Limitation: Expert Collapse — all tasks’ gates converge on the same expert, degenerating the model back into Shared-Bottom with extra parameters. It happens because gradients concentrate on the “popular expert,” gradients vanish for the rest, and their learning stalls.

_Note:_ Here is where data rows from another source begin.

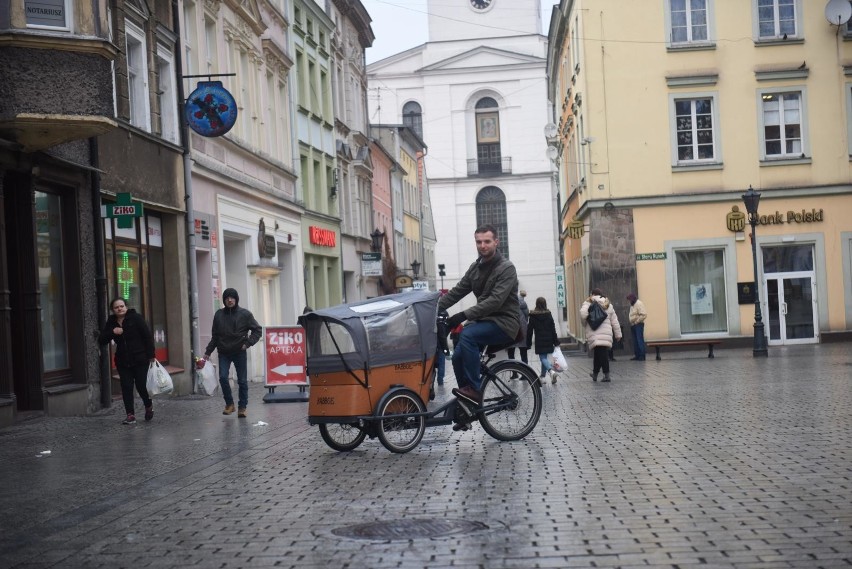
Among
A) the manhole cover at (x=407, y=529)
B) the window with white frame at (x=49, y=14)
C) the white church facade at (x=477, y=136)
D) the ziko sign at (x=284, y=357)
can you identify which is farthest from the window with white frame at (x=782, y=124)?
the white church facade at (x=477, y=136)

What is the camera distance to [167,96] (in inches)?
946

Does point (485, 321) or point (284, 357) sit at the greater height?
point (485, 321)

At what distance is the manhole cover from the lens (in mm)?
7242

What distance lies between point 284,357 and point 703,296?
62.3 feet

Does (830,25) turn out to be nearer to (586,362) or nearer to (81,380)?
(586,362)

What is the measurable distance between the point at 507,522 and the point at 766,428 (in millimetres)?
5860

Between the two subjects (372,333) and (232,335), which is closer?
(372,333)

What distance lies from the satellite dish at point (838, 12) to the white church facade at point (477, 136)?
159ft

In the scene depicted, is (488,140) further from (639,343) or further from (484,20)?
(639,343)

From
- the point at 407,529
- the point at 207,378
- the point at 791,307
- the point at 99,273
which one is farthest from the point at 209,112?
the point at 791,307

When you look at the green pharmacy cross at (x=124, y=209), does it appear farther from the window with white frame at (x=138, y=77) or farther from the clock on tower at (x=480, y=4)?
the clock on tower at (x=480, y=4)

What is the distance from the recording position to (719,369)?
25875 millimetres

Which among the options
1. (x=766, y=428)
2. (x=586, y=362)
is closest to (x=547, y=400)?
(x=766, y=428)

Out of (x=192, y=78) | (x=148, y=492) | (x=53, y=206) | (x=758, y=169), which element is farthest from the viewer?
(x=758, y=169)
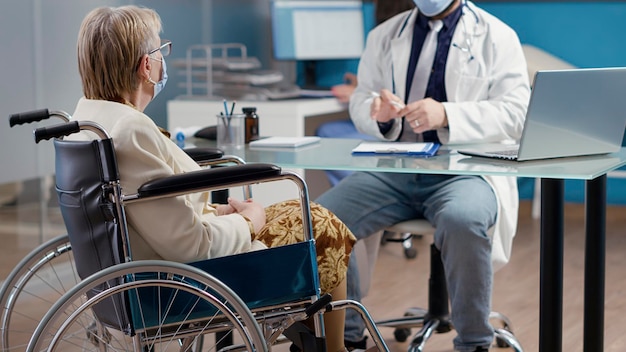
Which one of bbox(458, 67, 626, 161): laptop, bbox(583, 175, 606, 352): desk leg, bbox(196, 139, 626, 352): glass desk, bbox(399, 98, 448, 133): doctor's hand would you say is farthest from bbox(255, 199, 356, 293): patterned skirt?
bbox(583, 175, 606, 352): desk leg

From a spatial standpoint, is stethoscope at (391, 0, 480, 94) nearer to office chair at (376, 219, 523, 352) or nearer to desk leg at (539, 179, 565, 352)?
office chair at (376, 219, 523, 352)

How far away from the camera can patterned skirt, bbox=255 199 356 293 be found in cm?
209

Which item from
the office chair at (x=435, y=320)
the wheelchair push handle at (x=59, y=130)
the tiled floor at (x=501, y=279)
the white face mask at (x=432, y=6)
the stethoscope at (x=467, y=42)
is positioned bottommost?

Historical context. Shared-Bottom was formalized by Caruana (Machine Learning, 1997), the pioneer of MTL. Rich Caruana’s core insight was that “jointly training related tasks improves inductive bias,” demonstrated on medical diagnosis — pneumonia mortality prediction improved when related tasks were used as auxiliaries. That framework shaped MTL for the next two decades. MMoE was proposed by Ma, Zhao, Yi, Chen, Hong & Chi (KDD 2018) at Google. On YouTube’s engagement-vs-satisfaction prediction pair, Shared-Bottom suffered badly from Negative Transfer, and their answer — keep multiple experts but let a gate choose among them — mitigated it. The Mixture of Experts idea itself originated with Jacobs, Jordan, Nowlan & Hinton (1991); MMoE is a reinterpretation of that idea in the multi-task context.

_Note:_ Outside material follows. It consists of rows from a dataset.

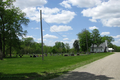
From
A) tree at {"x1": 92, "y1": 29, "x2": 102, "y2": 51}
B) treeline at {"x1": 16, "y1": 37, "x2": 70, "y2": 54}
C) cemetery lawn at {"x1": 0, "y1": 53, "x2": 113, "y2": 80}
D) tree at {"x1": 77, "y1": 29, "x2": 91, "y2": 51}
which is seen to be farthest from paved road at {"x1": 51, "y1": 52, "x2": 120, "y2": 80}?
treeline at {"x1": 16, "y1": 37, "x2": 70, "y2": 54}

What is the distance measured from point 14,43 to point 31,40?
82.8 metres

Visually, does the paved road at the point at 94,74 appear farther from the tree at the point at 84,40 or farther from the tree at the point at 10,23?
the tree at the point at 84,40

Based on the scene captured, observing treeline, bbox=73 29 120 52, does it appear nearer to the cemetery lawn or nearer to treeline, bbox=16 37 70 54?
treeline, bbox=16 37 70 54

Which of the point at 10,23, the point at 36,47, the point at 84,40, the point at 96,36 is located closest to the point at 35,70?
the point at 10,23

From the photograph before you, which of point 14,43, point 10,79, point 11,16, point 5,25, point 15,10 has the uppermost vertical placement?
point 15,10

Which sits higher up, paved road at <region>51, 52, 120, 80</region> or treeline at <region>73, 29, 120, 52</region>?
treeline at <region>73, 29, 120, 52</region>

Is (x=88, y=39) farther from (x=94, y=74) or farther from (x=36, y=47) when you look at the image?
(x=94, y=74)

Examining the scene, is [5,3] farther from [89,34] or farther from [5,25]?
[89,34]

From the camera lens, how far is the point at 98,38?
7938 centimetres

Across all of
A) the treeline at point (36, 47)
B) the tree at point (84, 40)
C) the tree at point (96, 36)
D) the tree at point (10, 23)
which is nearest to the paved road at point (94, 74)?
the tree at point (10, 23)

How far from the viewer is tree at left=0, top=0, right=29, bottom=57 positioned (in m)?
37.6

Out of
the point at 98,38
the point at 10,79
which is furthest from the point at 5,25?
the point at 98,38

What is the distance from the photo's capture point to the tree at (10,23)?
1480 inches

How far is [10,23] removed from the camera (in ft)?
127
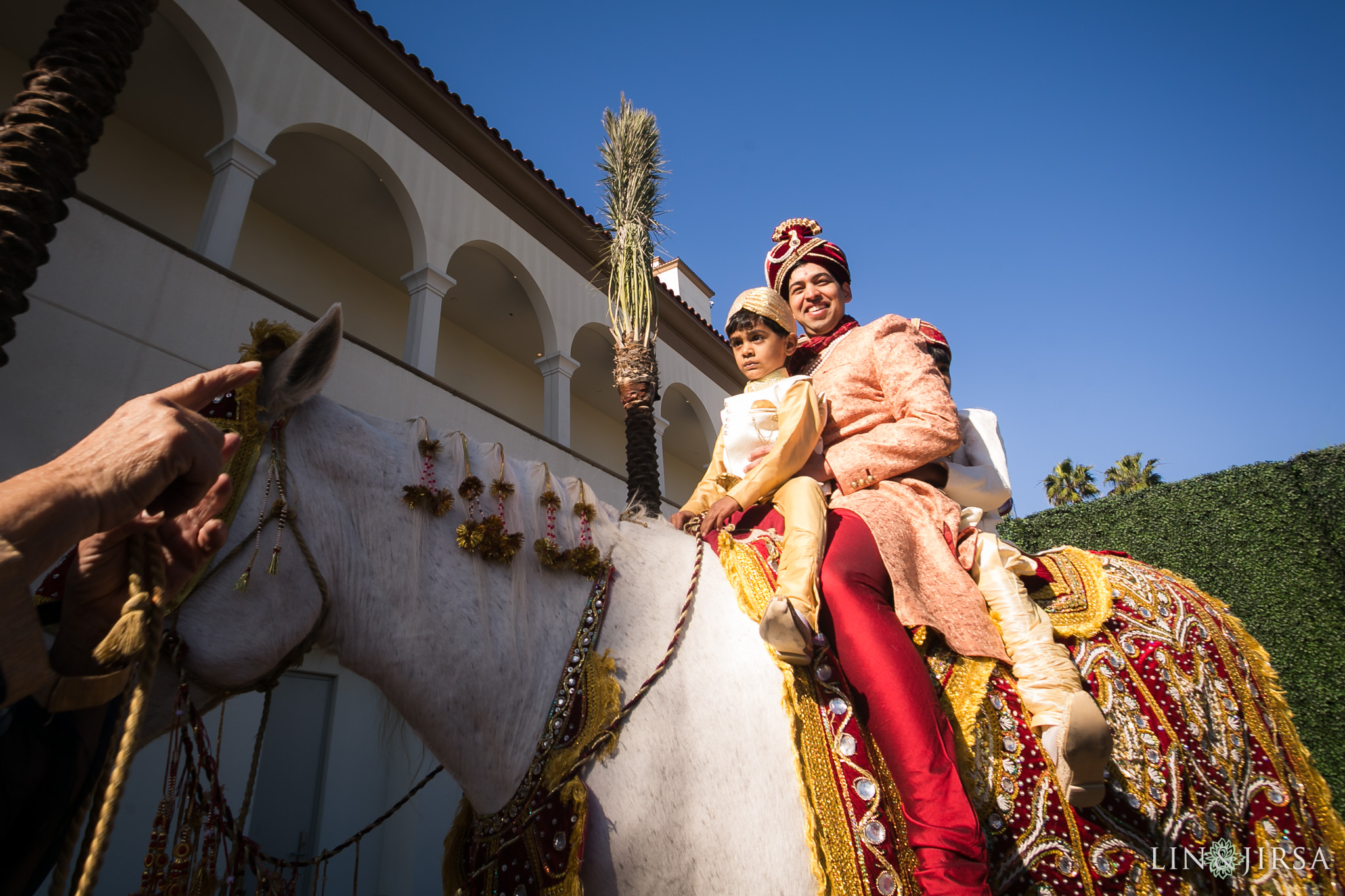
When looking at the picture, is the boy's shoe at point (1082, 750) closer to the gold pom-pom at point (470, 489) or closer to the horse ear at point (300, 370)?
the gold pom-pom at point (470, 489)

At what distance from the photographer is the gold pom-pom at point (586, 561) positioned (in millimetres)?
1919

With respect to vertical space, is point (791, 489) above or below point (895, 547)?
above

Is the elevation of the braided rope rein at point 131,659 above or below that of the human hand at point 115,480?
below

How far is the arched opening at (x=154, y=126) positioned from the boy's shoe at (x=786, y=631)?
25.0 ft

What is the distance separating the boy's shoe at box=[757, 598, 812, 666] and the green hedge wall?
18.1 feet

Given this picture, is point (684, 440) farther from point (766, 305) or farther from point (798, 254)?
point (766, 305)

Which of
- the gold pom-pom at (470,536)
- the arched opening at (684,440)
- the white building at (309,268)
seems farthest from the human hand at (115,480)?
the arched opening at (684,440)

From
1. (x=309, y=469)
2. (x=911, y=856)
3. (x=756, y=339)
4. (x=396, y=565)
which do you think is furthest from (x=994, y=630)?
(x=309, y=469)

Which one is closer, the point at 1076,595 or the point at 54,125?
the point at 1076,595

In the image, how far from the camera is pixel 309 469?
5.62ft

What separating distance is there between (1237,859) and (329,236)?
10743mm

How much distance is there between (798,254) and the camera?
316cm

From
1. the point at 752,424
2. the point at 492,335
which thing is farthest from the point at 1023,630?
the point at 492,335

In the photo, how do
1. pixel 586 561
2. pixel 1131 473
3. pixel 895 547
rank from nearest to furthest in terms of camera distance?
pixel 586 561 < pixel 895 547 < pixel 1131 473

Analogy — the buffet restaurant. MMoE is like a buffet restaurant. Several dishes (Experts) are laid out, and each guest (task) puts whatever they want on their plate (gate). The problem: every guest just piles on the steak (the popular Expert), and the rest of the food sits there until it is thrown away. PLE’s answer is to explicitly offer “a base meal (Shared Expert)” plus “a personal specialty (Task Expert)” as separate dishes.

Where this leaves us

For this project’s 13-task setup neither wave is usable as-is. Shared-Bottom collapses under task diversity — we have churn, ranking, and regression targets that pull the trunk in incompatible directions. MMoE in theory lets the tasks route around each other, but the combination of a symmetric expert pool and unconstrained gates makes Expert Collapse the default outcome rather than the exception. The fix that actually holds up is structural: stop asking identical experts to self-organize by gate pressure alone, and instead bake the separation into the architecture itself — a Shared Expert for cross-task signal, Task-specific Experts for patterns only one task cares about. That is PLE, and it is where PLE-2 picks up.